Stored data entries:
[Start of Attachment]

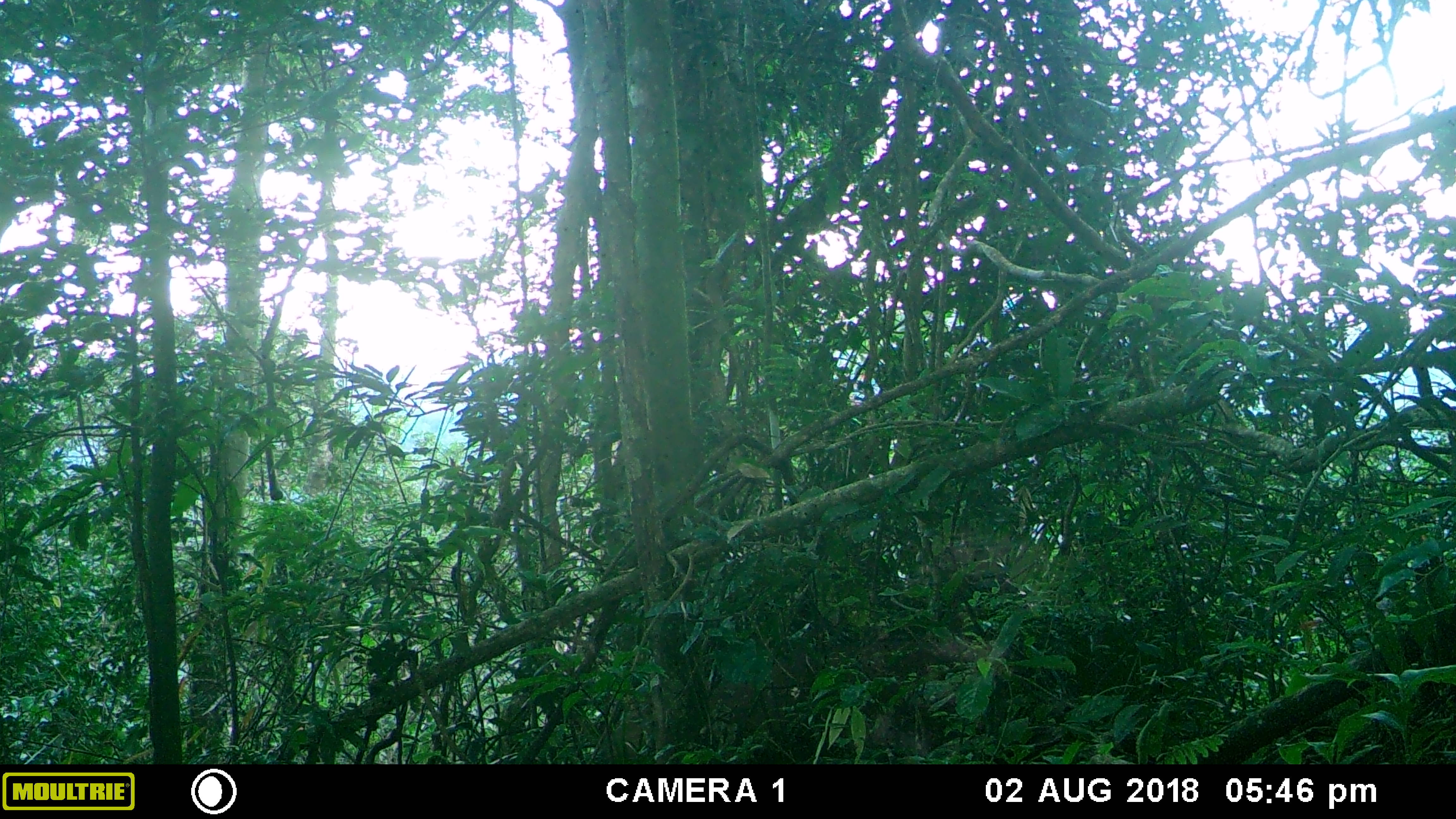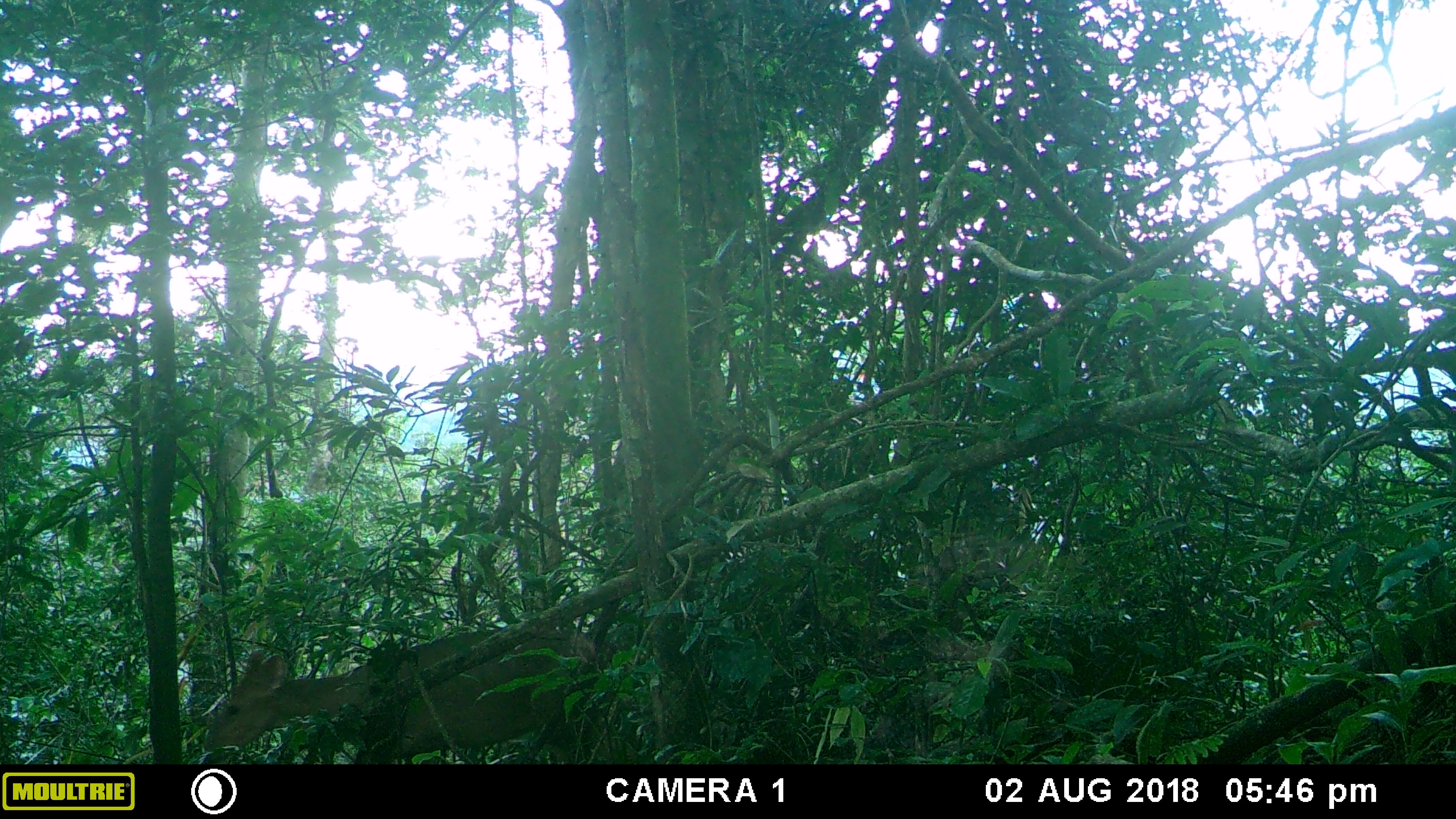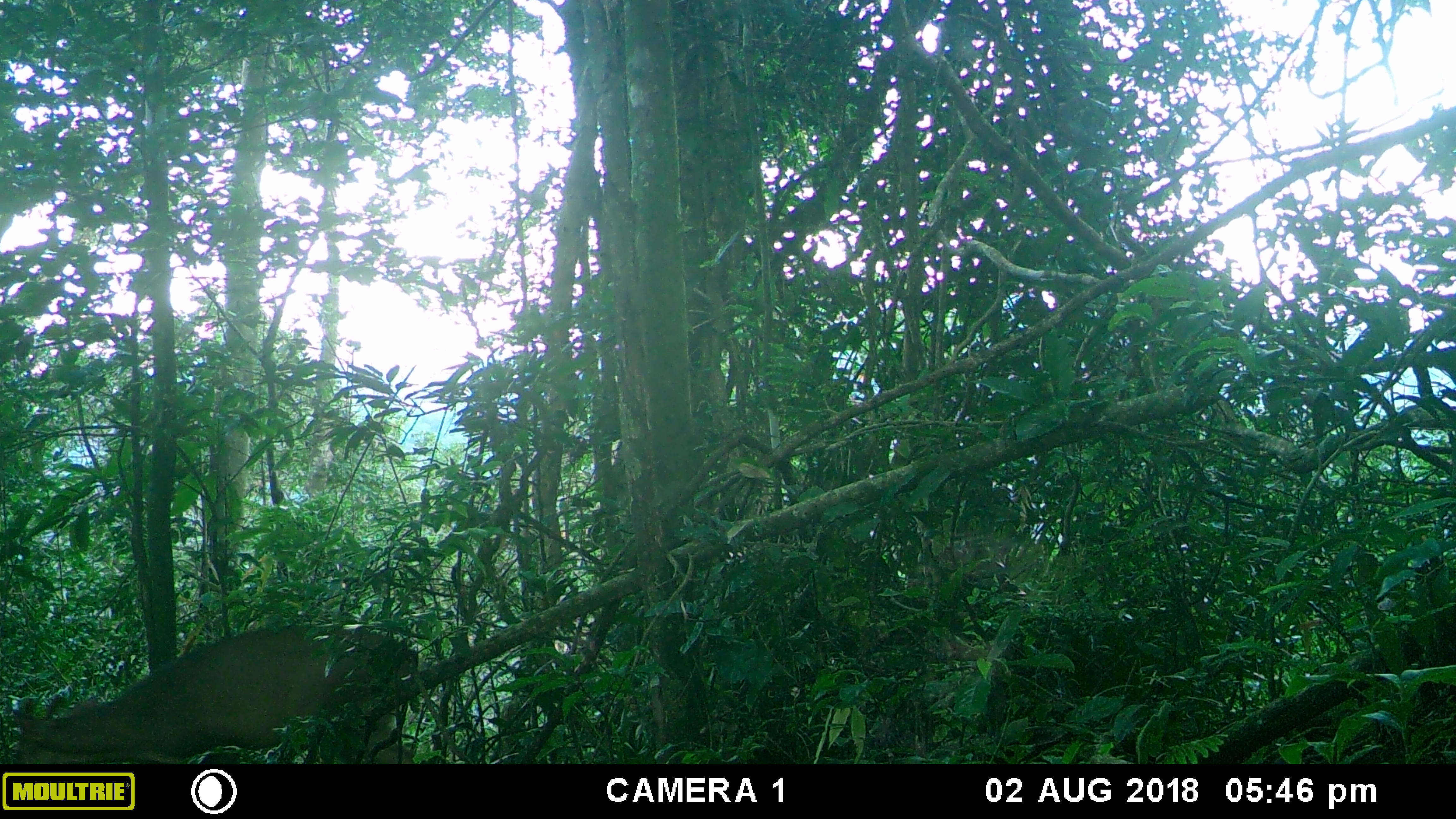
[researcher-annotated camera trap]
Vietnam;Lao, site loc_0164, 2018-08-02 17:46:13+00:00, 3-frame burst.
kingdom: Animalia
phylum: Chordata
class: Mammalia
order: Artiodactyla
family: Cervidae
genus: Muntiacus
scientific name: Muntiacus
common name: muntjacs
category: unidentified muntjac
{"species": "unidentified muntjac (muntjacs) (Muntiacus)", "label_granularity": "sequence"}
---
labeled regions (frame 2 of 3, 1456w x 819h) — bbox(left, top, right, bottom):
unidentified muntjac: bbox(199, 624, 597, 764)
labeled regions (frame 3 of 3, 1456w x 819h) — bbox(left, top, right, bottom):
unidentified muntjac: bbox(10, 619, 421, 764)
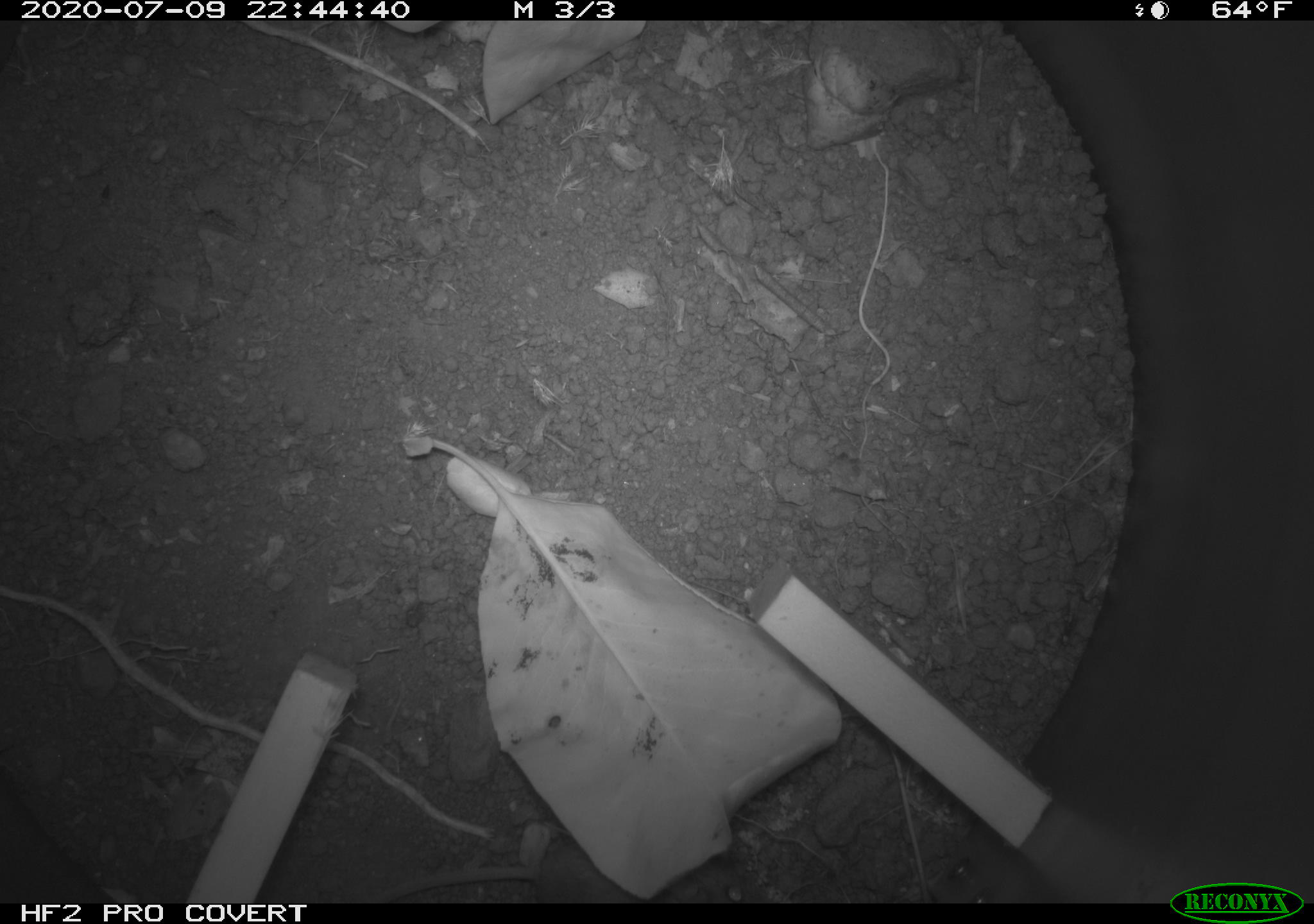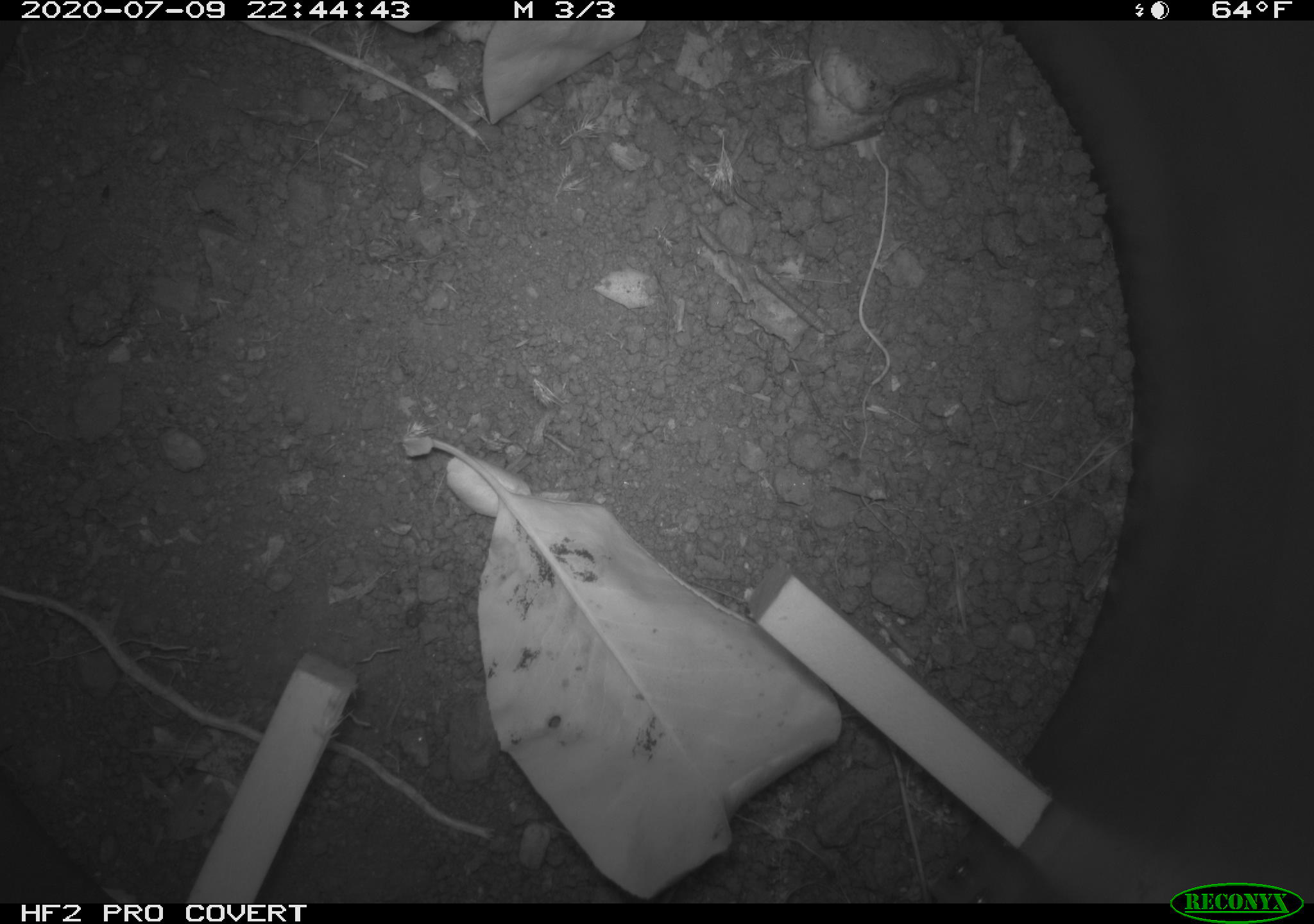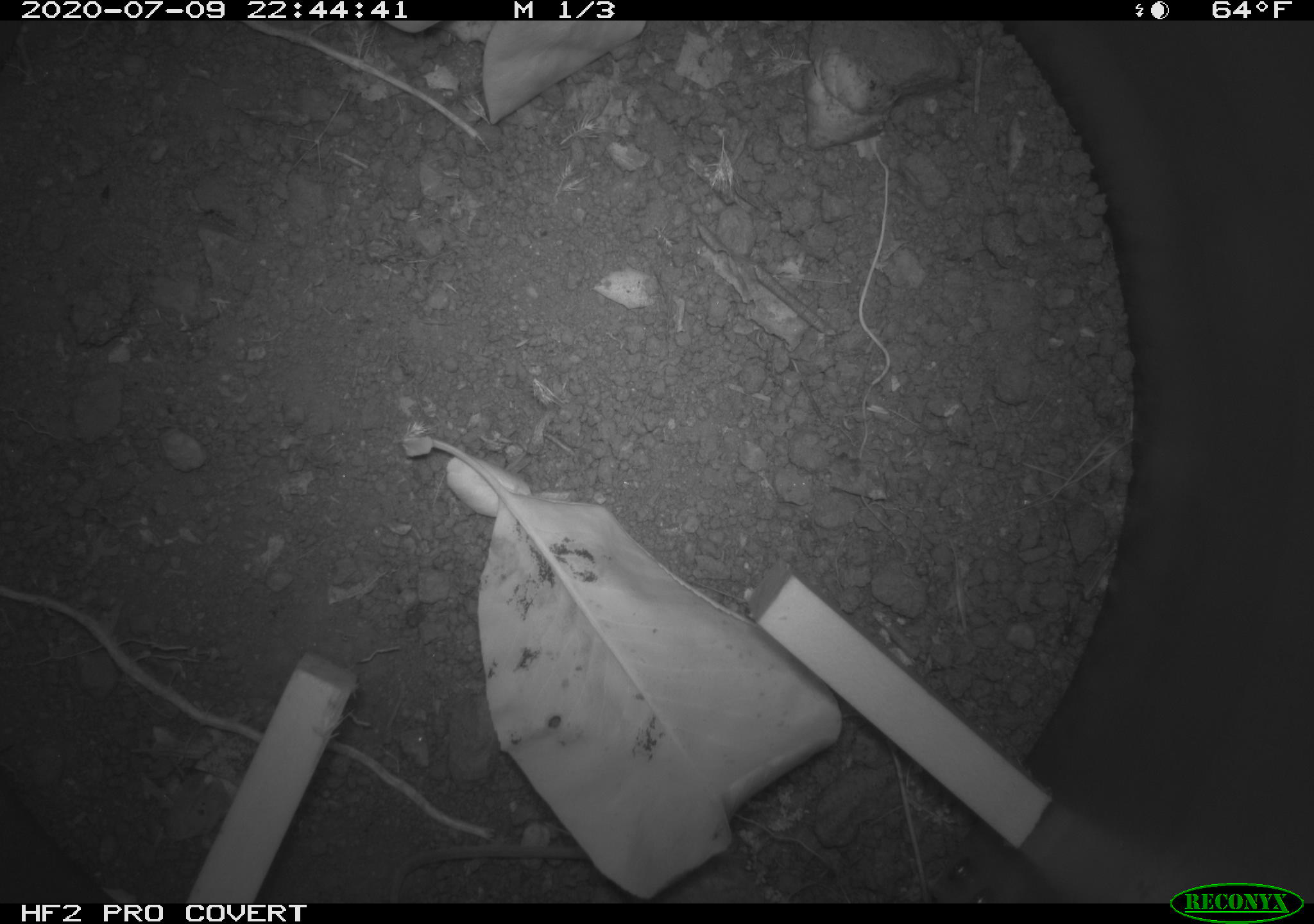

[End of Attachment]

■ Exercise directions ■
I'd like every record printed exactly, with the pictures left out.

■ Answer area ■
[researcher-annotated camera trap]
Vietnam;Lao, site loc_0164, 2018-08-02 17:46:13+00:00, 3-frame burst.
kingdom: Animalia
phylum: Chordata
class: Mammalia
order: Artiodactyla
family: Cervidae
genus: Muntiacus
scientific name: Muntiacus
common name: muntjacs
category: unidentified muntjac
{"species": "unidentified muntjac (muntjacs) (Muntiacus)", "label_granularity": "sequence"}
---
labeled regions (frame 2 of 3, 1456w x 819h) — bbox(left, top, right, bottom):
unidentified muntjac: bbox(199, 624, 597, 764)
labeled regions (frame 3 of 3, 1456w x 819h) — bbox(left, top, right, bottom):
unidentified muntjac: bbox(10, 619, 421, 764)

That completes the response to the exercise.